[TASKS AND EXERCISES]:
- a) From the seep activity text, copy the passage between "4.1.2. Regularly Active" and "periods (Figure 15).", inclusive.
- b) Name every major group into which the seep activity text classifies the bubbling seeps by activity pattern.

4.1. Activity Variations of Single Seeps
 All in all, 17 bubbling seeps have been identified (Figure 8) within the 38 h 13 min period of data recording during the 55 h 22 min deployment (Table 1). On the basis of their activity patterns, seeps could be classified into three major groups: (1) sporadically active, in irregular bursts between 8 s and <20 min length with sometimes more than 10 h of silence (<200 bursts, active time < = 5%); (2) regularly active, in bursts of 8 s to 22 min throughout the entire observation time with sometimes periodic releases, inactive periods are not longer than 3 h (200–350 bursts, active time 5 to 20%); or (3) frequently active, in bursts typically not longer than 3 min with a sometimes regular periodicity (>350 bursts) or seeps which are active for more than 20% (Figure 9) showing single bursts of up to 1 h 16 min. In the following, examples are given for the different release patterns.
Table 1. Position, Time, and Type of Activity of the 17 Bubbling Seepsa
Sporadically active: seep 5 to 17; regularly active: seep 3 to 16; frequently active: seep 2 to 15. Notation: h:mm:ss or mm:ss. Deployment information: start of pinging, 17.06.2004 at 23:42; stop of pinging, 20.06.2004 at 07:04; time at the seafloor, 55:22:00; total time of pinging, 38:13:20 (69%). Seep activity information: integrated time all seeps have been active, 77:44:52; averaged active time for one seep, 04:34:24 (11.9%).
Number of bubble bursts.
Active time and percentage of total time.
4.1.1. Sporadically Active Seeps
 Sporadically active seeps (6 of 17) were not active during most of the observation time and only on very few occasions showed some kind of periodicity. Seep 9 is an example for a single but rather long bubble burst followed by a few shorter ones, which are significantly weaker (Figure 10). As another example, the area of seep 10 is more active with a few short bursts occurring irregularly 30 to 32.5 m away from the transducer (Figure 11a). Three ∼10-min-long bursts can be seen in traces 145–170 (27.7 to 30 m from the transducer). As they are separated from the previous ones between samples 175 to 195, they actually represent another seep within the 4 m distance covered. These three longer bursts occur regularly every 18.5 h with no other significant activity visible in the meantime. Similar to seep 6, bubbles were current-drifted parallel to the transducer face with strong amplitudes in beam 10 for the first burst (weak in beam 12) but strong amplitudes in beam 12 for the third burst (Figure 11a).
4.1.2. Regularly Active Seeps
 Regularly active seeps (6 of 17) either show a few long bursts as in seep 13 (Figure 12) or many short bursts as in seep 14 (Table 1). It seems long bursts occur with some regularity and do not cluster at a point in time. Although it was found that the bubble release occurs either in short or long bursts, seep 7 shows a quite distinct bimodal distribution around 30 s and 4.5 min long active periods (Figure 15).

[THE DATA]:
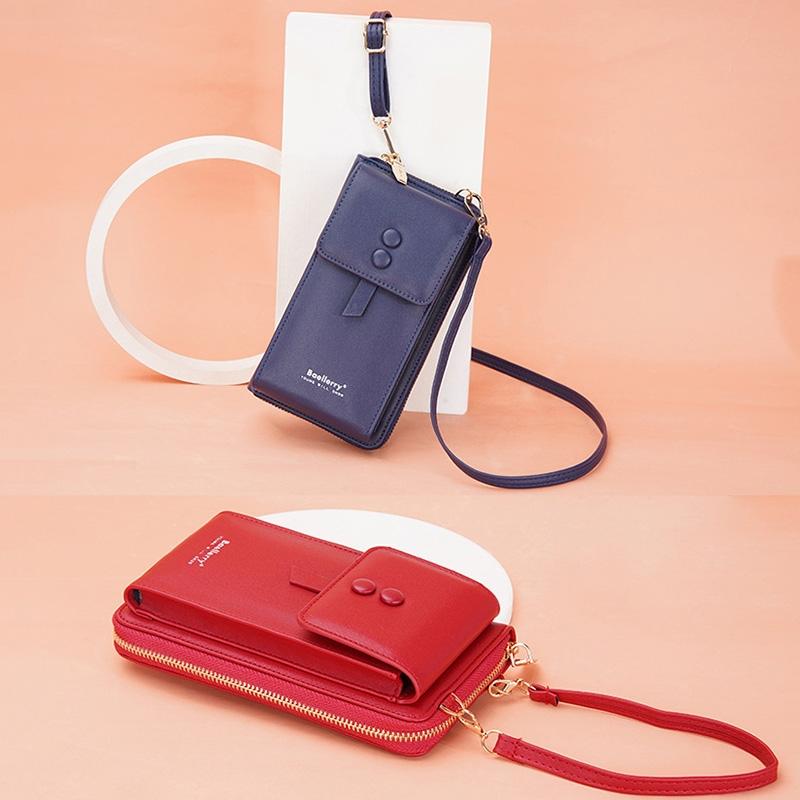 V562-E1077583060DBT-202508291052-08 Adjustable Crossbody Phone Bag With Multi Card Slots - Claret - Image 9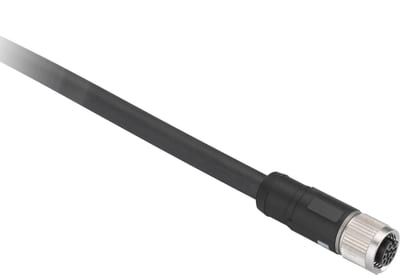 Telemecanique XZCP29P11L2 Sensor Cable, M12 female straight, 2 m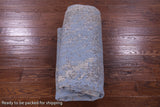 Round Abstract Contemporary Hand Knotted Wool & Silk Rug - 7' 11" X 8' 0" - Golden Nile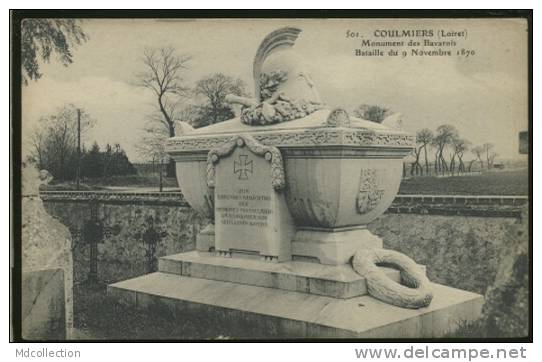 45 COULMIERS / Monument Des Bavarois, Bataille Du 9 Novembre 1870 / - Coulmiers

[SET OF ANSWERS]:
- a)
4.1.2. Regularly Active Seeps
 Regularly active seeps (6 of 17) either show a few long bursts as in seep 13 (Figure 12) or many short bursts as in seep 14 (Table 1). It seems long bursts occur with some regularity and do not cluster at a point in time. Although it was found that the bubble release occurs either in short or long bursts, seep 7 shows a quite distinct bimodal distribution around 30 s and 4.5 min long active periods (Figure 15).

- b)
Sporadically active
Regularly active
Frequently active